Além disso, o BC endureceu limites e requisitos: teto de R$ 15 mil para transferências via PIX e TED por instituições de pagamento não autorizadas e por quem se conecta via Prestadores de Serviços de Tecnologia da Informação (PSTIs); exigência de aprovação prévia do BC para novas entrantes; e comprovação de certificação técnica para operar no sistema. São respostas às falhas que permitiram ataques e desvios bilionários nos últimos meses.
O cenário de ataques e vazamentos
Os casos recentes mostram a gravidade. No começo de setembro, a fintech Monbank relatou um ataque que desviou R$ 4,9 milhões — R$ 4,7 milhões foram recuperados, segundo a empresa. Em setembro também veio à luz o incidente na Sinqia, que conecta bancos ao PIX, com desvios estimados em cerca de R$ 710 milhões. Em julho, a C&M Software, outra peça da infraestrutura, comunicou invasão em sua estrutura tecnológica. Não se trata apenas de falhas técnicas: é a porta aberta para o crime organizado explorar a fragilidade do sistema.
“Faria Lima ou fintechs são as vítimas do crime organizado. Tanto os bancos incumbentes, quanto os novos entrantes no mercado, foram responsáveis por uma inclusão fantástica no sistema financeiro e facilitação de serviços [à população]. Isso é essencial para que o Brasil tenha uma posição privilegiada que tem hoje no sistema financeiro”, disse Gabriel Galípolo, presidente do Banco Central.
“É um criminoso usando aquilo, não é um banco e nem uma fintech”, acrescentou Galípolo, lembrando que a virtualização dos crimes dificulta a percepção imediata: “Antigamente, quando tinha assalto a um carro forte, ou a um banco, ficava mais evidente porque você via fisicamente. Agora como a coisa ficou virtual, mais opaca, se confunde um pouquinho e leva a esse receio.”

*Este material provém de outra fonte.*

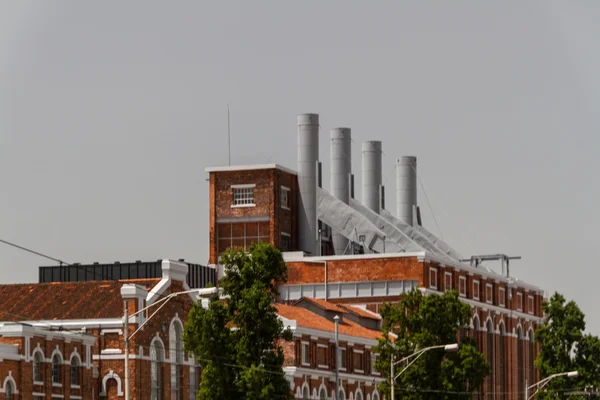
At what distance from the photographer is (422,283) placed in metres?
150

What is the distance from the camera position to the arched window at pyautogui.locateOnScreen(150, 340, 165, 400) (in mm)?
105562

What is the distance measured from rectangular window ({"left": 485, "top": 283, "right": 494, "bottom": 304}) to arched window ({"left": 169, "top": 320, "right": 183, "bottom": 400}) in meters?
60.7

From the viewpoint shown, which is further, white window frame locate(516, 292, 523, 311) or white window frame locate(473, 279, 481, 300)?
white window frame locate(516, 292, 523, 311)

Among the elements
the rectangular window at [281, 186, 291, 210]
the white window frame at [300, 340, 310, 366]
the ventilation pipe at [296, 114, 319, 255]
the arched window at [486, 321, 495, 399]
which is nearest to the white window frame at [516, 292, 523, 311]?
the arched window at [486, 321, 495, 399]

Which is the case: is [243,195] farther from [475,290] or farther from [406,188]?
[406,188]

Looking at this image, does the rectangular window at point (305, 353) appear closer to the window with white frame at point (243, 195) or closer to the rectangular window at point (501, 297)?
the window with white frame at point (243, 195)

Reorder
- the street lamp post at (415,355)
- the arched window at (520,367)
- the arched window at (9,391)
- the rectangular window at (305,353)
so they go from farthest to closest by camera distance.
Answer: the arched window at (520,367), the rectangular window at (305,353), the street lamp post at (415,355), the arched window at (9,391)

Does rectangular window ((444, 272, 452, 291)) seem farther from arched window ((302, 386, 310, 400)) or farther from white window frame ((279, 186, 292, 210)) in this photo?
arched window ((302, 386, 310, 400))

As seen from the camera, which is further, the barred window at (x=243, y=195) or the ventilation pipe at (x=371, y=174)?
the ventilation pipe at (x=371, y=174)

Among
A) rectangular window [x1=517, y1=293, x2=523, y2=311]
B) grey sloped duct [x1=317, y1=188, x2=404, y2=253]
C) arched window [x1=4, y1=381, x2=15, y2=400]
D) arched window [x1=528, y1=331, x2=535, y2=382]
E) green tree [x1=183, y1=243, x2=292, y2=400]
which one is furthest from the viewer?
arched window [x1=528, y1=331, x2=535, y2=382]

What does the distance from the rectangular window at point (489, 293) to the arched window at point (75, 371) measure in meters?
69.7

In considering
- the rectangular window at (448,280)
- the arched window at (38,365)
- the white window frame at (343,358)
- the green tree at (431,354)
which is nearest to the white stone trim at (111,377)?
the arched window at (38,365)

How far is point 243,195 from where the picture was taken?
160250 mm

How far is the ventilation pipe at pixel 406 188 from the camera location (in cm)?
18962
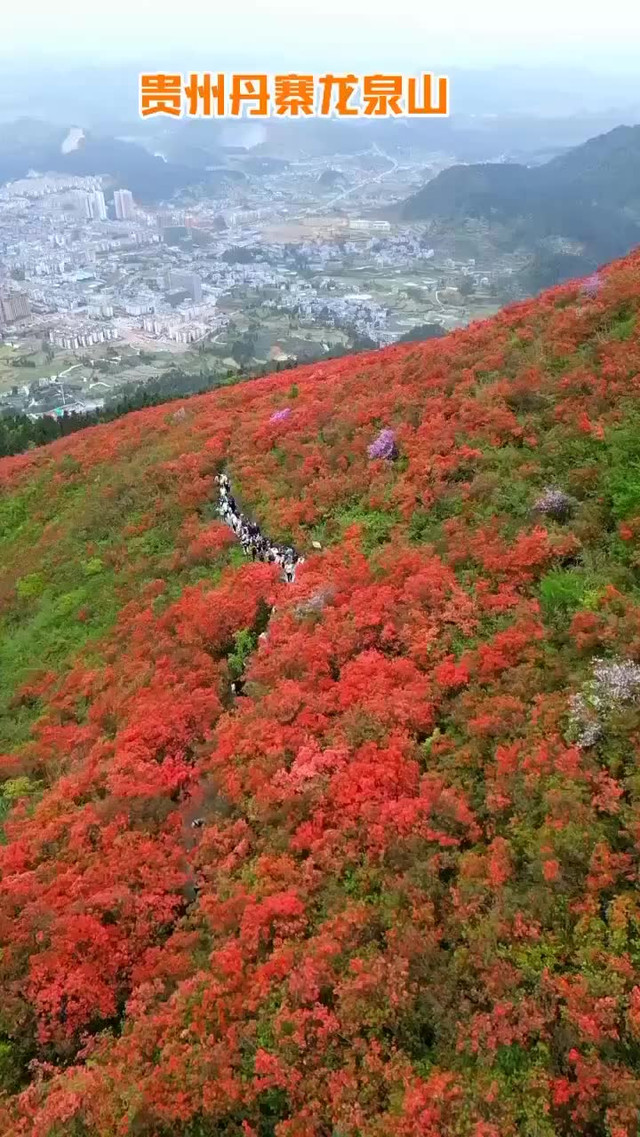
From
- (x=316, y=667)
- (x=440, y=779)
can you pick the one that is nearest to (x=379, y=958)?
(x=440, y=779)

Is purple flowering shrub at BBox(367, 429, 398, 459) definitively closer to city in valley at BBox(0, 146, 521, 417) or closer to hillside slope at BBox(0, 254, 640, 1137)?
hillside slope at BBox(0, 254, 640, 1137)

O envolvimento do PCC e o esquema nos combustíveis
A força-tarefa que mirou um esquema bilionário no setor de combustíveis identificou o uso de ao menos 40 fundos de investimento e diversas fintechs para lavar dinheiro, mascarar transações e ocultar patrimônio — esquema atribuído a integrantes do Primeiro Comando da Capital (PCC). A investigação aponta que os criminosos deixaram de pagar mais de R$ 7,6 bilhões em impostos e articularam irregularidades em várias etapas da cadeia de combustíveis. É a prova de que quadrilhas conseguem se infiltrar em cadeias inteiras quando regulação e fiscalização são frágeis.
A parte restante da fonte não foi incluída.